Una delle argomentazioni più ridicole di coloro che difendono il NO è la seguente: “votiamo NO perché vogliamo difendere la costituzione”.
Ora, il 22 23 marzo (salvo sorprese) si voterà su una legge di modifica costituzionale. . Chi non è d’accordo con tali modifiche può legittimamente motivare il suo NO, ma dire che le modifiche vanno respinte perché si deve “difendere la costituzione” equivale a dire che la Costituzione NON può MAI, in nessun caso essere modificata. Però l’articolo 138 della costituzione, primo e secondo comma, recita:
“Le leggi di revisione della Costituzione e le altre leggi costituzionali sono adottate da ciascuna Camera con due successive deliberazioni ad intervallo non minore di tre mesi, e sono approvate a maggioranza assoluta dei componenti di ciascuna Camera nella seconda votazione [cfr. art. 72 c.4].
Le leggi stesse sono sottoposte a referendum popolare [cfr. art. 87 c.6] quando, entro tre mesi dalla loro pubblicazione, ne facciano domanda un quinto dei membri di una Camera o cinquecentomila elettori o cinque Consigli regionali. La legge sottoposta a referendum non è promulgata [cfr. artt. 73 c.1, 87 c.5 ], se non è approvata dalla maggioranza dei voti validi.”
Quindi la costituzione stessa prevede le procedure della propria modifica. Per inciso l’articolo 138 mostra chiaramente che la famosa raccolta di firme su cui si cerca di far leva per rinviare il voto è stata assolutamente inutile, un mero pretesto per perdere tempo, perché per convocare il referendum bastava la richiesta di un quinto dei membri di una camera.
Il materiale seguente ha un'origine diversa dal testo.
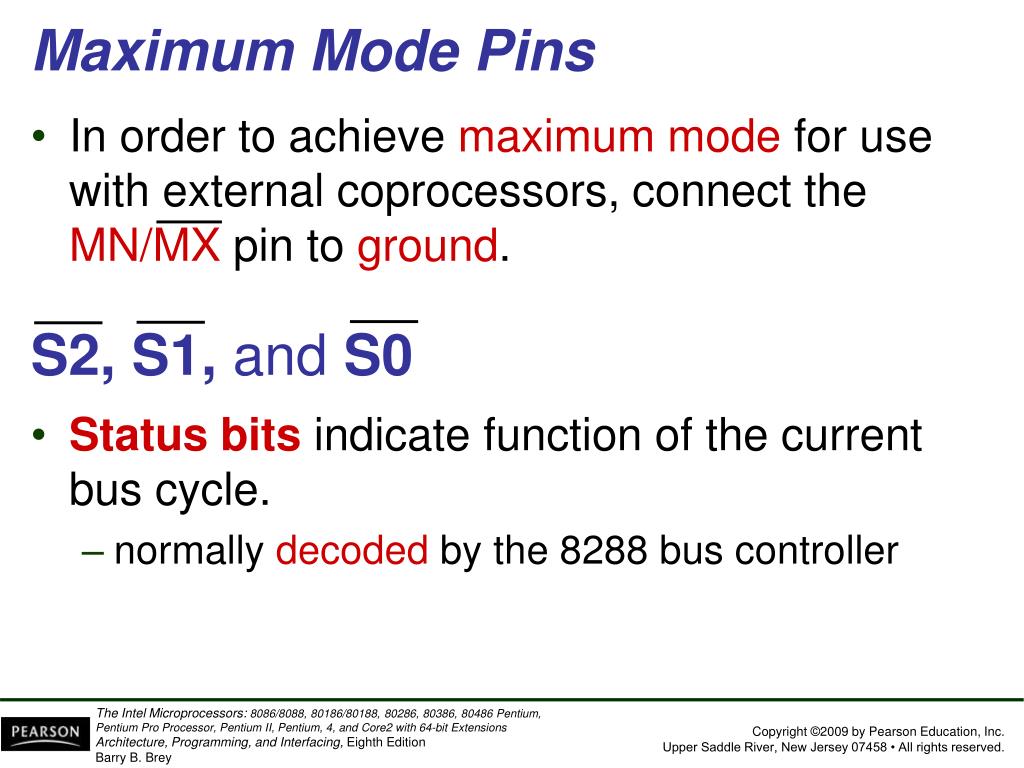 Maximum Mode Pins

• In order to achieve maximum mode for use with external coprocessors, connect the MN/$\overline{MX}$ pin to ground.

$\overline{S2}$, $\overline{S1}$, and $\overline{S0}$

• Status bits indicate function of the current bus cycle.
– normally decoded by the 8288 bus controller

PEARSON

The Intel Microprocessors: 8086/8088, 80186/80188, 80286, 80386, 80486 Pentium, Pentium Pro Processor, Pentium II, Pentium, 4, and Core2 with 64-bit Extensions Architecture, Programming, and Interfacing, Eighth Edition
Barry B. Brey

Copyright ©2009 by Pearson Education, Inc.
Upper Saddle River, New Jersey 07458 • All rights reserved.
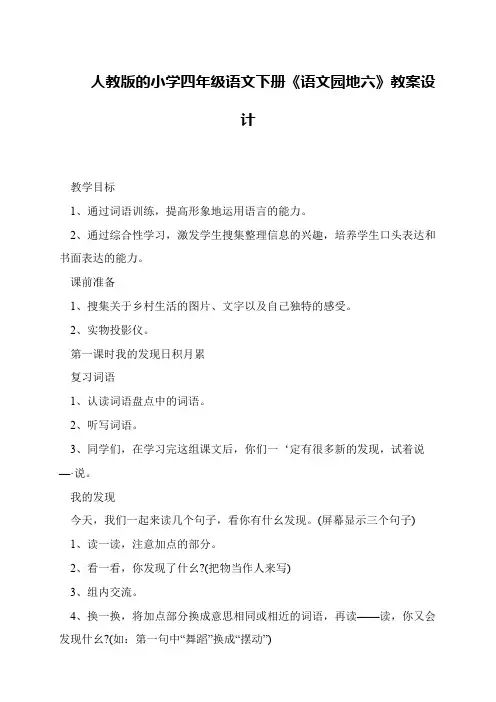 人教版的小学四年级语文下册《语文园地六》教案设计

教学目标

1、通过词语训练，提高形象地运用语言的能力。

2、通过综合性学习，激发学生搜集整理信息的兴趣，培养学生口头表达和书面表达的能力。

课前准备

1、搜集关于乡村生活的图片、文字以及自己独特的感受。

2、实物投影仪。

第一课时我的发现日积月累

复习词语

1、认读词语盘点中的词语。

2、听写词语。

3、同学们，在学习完这组课文后，你们一‘定有很多新的发现，试着说—·说。

我的发现

今天，我们一起来读几个句子，看你有什幺发现。(屏幕显示三个句子)

1、读一读，注意加点的部分。

2、看一看，你发现了什幺?(把物当作人来写)

3、组内交流。

4、换一换，将加点部分换成意思相同或相近的词语，再读——读，你又会发现什幺?(如：第一句中“舞蹈”换成“摆动”)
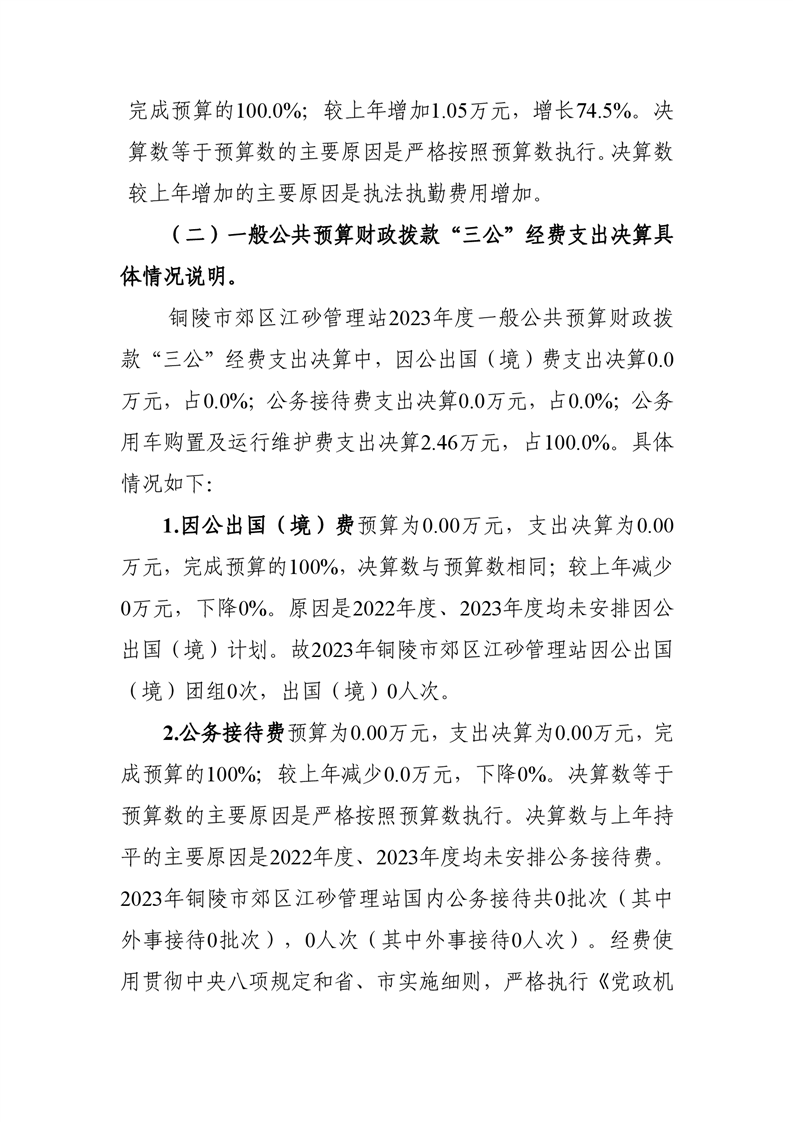 完成预算的100.0%；较上年增加1.05万元，增长74.5%。决算数等于预算数的主要原因是严格按照预算数执行。决算数较上年增加的主要原因是执法执勤费用增加。

（二）一般公共预算财政拨款“三公”经费支出决算具体情况说明。

铜陵市郊区江砂管理站2023年度一般公共预算财政拨款“三公”经费支出决算中，因公出国（境）费支出决算0.0万元，占0.0%；公务接待费支出决算0.0万元，占0.0%；公务用车购置及运行维护费支出决算2.46万元，占100.0%。具体情况如下:

1.因公出国（境）费预算为0.00万元，支出决算为0.00万元，完成预算的100%，决算数与预算数相同；较上年减少0万元，下降0%。原因是2022年度、2023年度均未安排因公出国（境）计划。故2023年铜陵市郊区江砂管理站因公出国（境）团组0次，出国（境）0人次。

2.公务接待费预算为0.00万元，支出决算为0.00万元，完成预算的100%；较上年减少0.0万元，下降0%。决算数等于预算数的主要原因是严格按照预算数执行。决算数与上年持平的主要原因是2022年度、2023年度均未安排公务接待费。2023年铜陵市郊区江砂管理站国内公务接待共0批次（其中外事接待0批次），0人次（其中外事接待0人次）。经费使用贯彻中央八项规定和省、市实施细则，严格执行《党政机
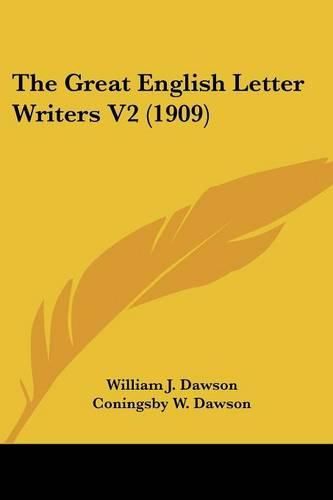 The Great English Letter Writers V2 (1909)

William J. Dawson
Coningsby W. Dawson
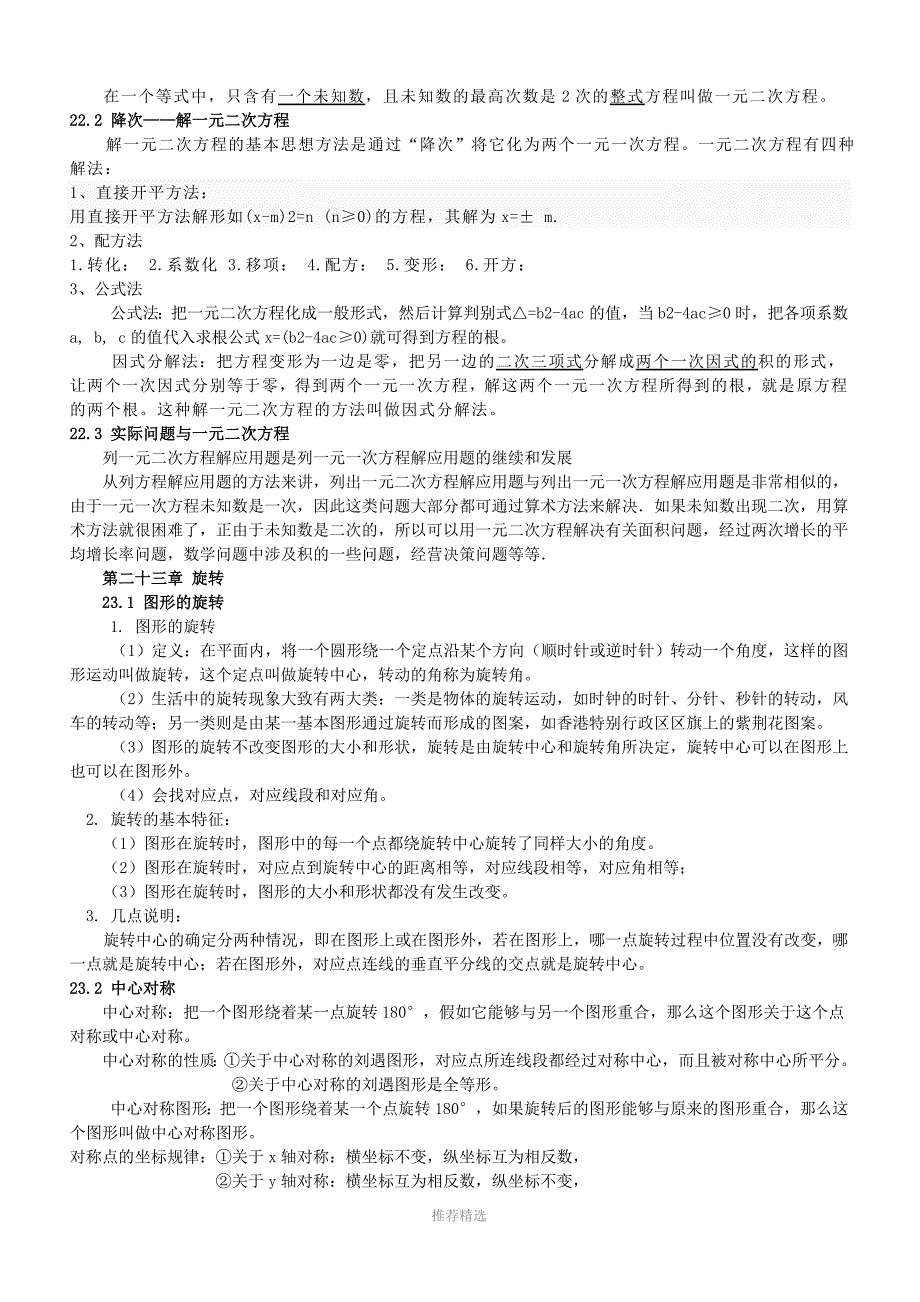 在一个等式中，只含有一个未知数，且未知数的最高次数是 2 次的整式方程叫做一元二次方程。

22.2 降次——解一元二次方程

解一元二次方程的基本思想方法是通过“降次”将它化为两个一元一次方程。一元二次方程有四种解法：

1、直接开平方法：

用直接开平方法解形如(x-m)2=n (n≥0)的方程，其解为 x=± m.

2、配方法

1.转化： 2.系数化 3.移项： 4.配方： 5.变形： 6.开方：

3、公式法

公式法：把一元二次方程化成一般形式，然后计算判别式△=b2-4ac 的值，当 b2-4ac≥0 时，把各项系数 a, b, c 的值代入求根公式 x=(b2-4ac≥0)就可得到方程的根。

因式分解法：把方程变形为一边是零，把另一边的二次三项式分解成两个一次因式的积的形式，让两个一次因式分别等于零，得到两个一元一次方程，解这两个一元一次方程所得到的根，就是原方程的两个根。这种解一元二次方程的方法叫做因式分解法。

22.3 实际问题与一元二次方程

列一元二次方程解应用题是列一元一次方程解应用题的继续和发展

从列方程解应用题的方法来讲，列出一元二次方程解应用题与列出一元一次方程解应用题是非常相似的，由于一元一次方程未知数是一次，因此这类问题大部分都可通过算术方法来解决．如果未知数出现二次，用算术方法就很困难了，正由于未知数是二次的，所以可以用一元二次方程解决有关面积问题，经过两次增长的平均增长率问题，数学问题中涉及积的一些问题，经营决策问题等等．

第二十三章 旋转

23.1 图形的旋转

1. 图形的旋转

（1）定义：在平面内，将一个圆形绕一个定点沿某个方向（顺时针或逆时针）转动一个角度，这样的图形运动叫做旋转，这个定点叫做旋转中心，转动的角称为旋转角。

（2）生活中的旋转现象大致有两大类：一类是物体的旋转运动，如时钟的时针、分针、秒针的转动，风车的转动等；另一类则是由某一基本图形通过旋转而形成的图案，如香港特别行政区区旗上的紫荆花图案。

（3）图形的旋转不改变图形的大小和形状，旋转是由旋转中心和旋转角所决定，旋转中心可以在图形上也可以在图形外。

（4）会找对应点，对应线段和对应角。

2. 旋转的基本特征：

（1）图形在旋转时，图形中的每一个点都绕旋转中心旋转了同样大小的角度。

（2）图形在旋转时，对应点到旋转中心的距离相等，对应线段相等，对应角相等；

（3）图形在旋转时，图形的大小和形状都没有发生改变。

3. 几点说明：

旋转中心的确定分两种情况，即在图形上或在图形外，若在图形上，哪一点旋转过程中位置没有改变，哪一点就是旋转中心；若在图形外，对应点连线的垂直平分线的交点就是旋转中心。

23.2 中心对称

中心对称：把一个图形绕着某一点旋转 180°，假如它能够与另一个图形重合，那么这个图形关于这个点对称或中心对称。

中心对称的性质：①关于中心对称的刘遇图形，对应点所连线段都经过对称中心，而且被对称中心所平分。

②关于中心对称的刘遇图形是全等形。

中心对称图形：把一个图形绕着某一个点旋转 180°，如果旋转后的图形能够与原来的图形重合，那么这个图形叫做中心对称图形。

对称点的坐标规律：①关于 x 轴对称：横坐标不变，纵坐标互为相反数，

②关于 y 轴对称：横坐标互为相反数，纵坐标不变，

推荐精选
Incisi polemici a parte, la costituzione NON è e NON si considera un testo sacro, può essere soggetta a modifiche, non ha senso alcuno quindi affermare che si è per il NO in nome della difesa della costituzione, a meno che non si ritenga “incostituzionale” l’articolo 138 della costituzione stessa.
Del resto sono già state apportate in passato numerose modifiche alla costituzione. In quei casi però gli attuali “difensori della costituzione” tacevano.
Non mi stancherò di ripeterlo, occorre ANDARE A VOTARE e votare SI.